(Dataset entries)
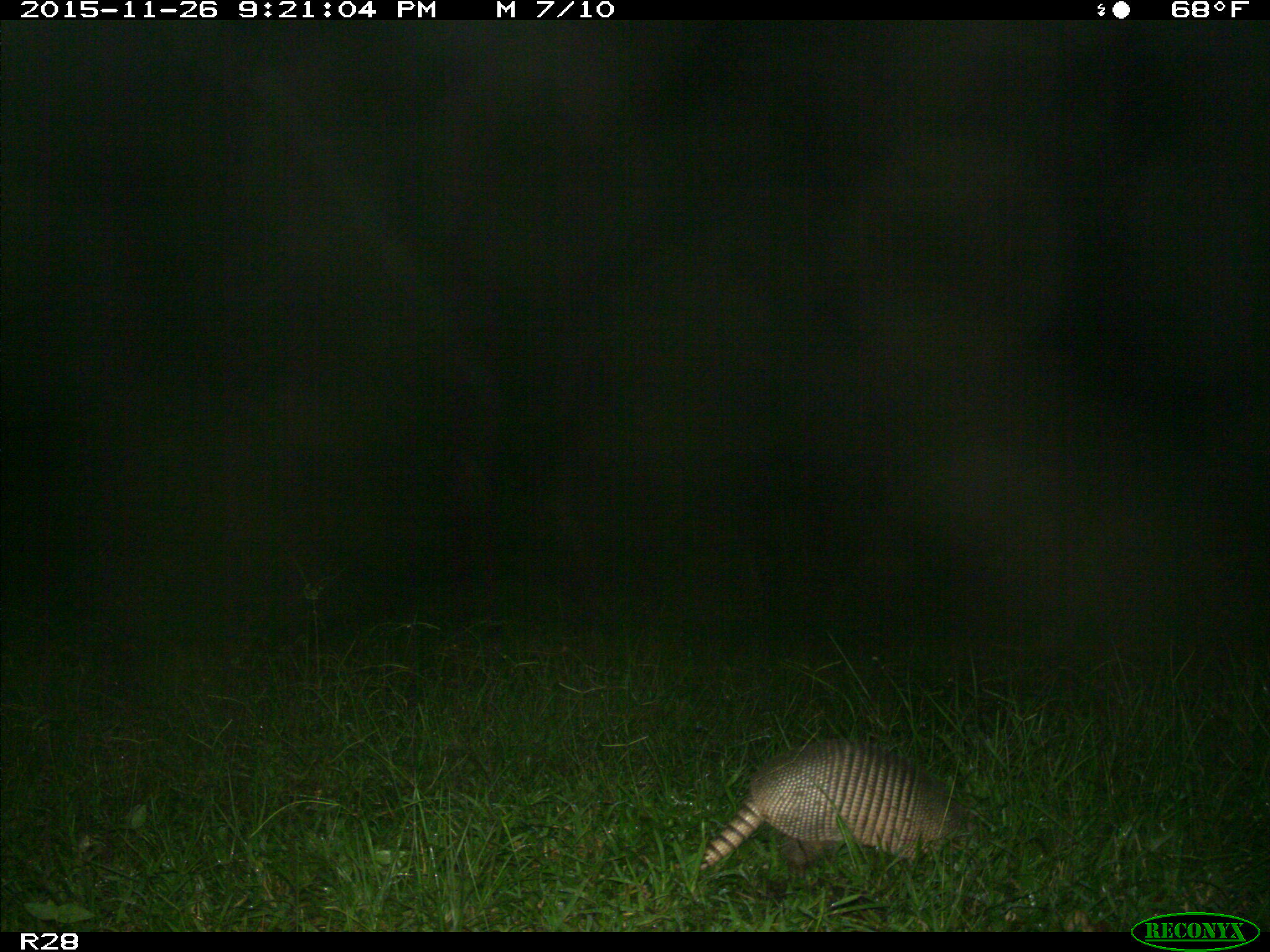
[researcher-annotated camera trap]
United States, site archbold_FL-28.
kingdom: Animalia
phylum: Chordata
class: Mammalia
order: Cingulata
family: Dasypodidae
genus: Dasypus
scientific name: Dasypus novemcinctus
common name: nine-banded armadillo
...
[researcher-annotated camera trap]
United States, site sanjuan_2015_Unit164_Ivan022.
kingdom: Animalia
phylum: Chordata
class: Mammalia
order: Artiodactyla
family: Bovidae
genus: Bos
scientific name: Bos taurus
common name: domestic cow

Work item: Say how many lines of the data include the word "United". Nothing other than the number should be given.

Response area: 2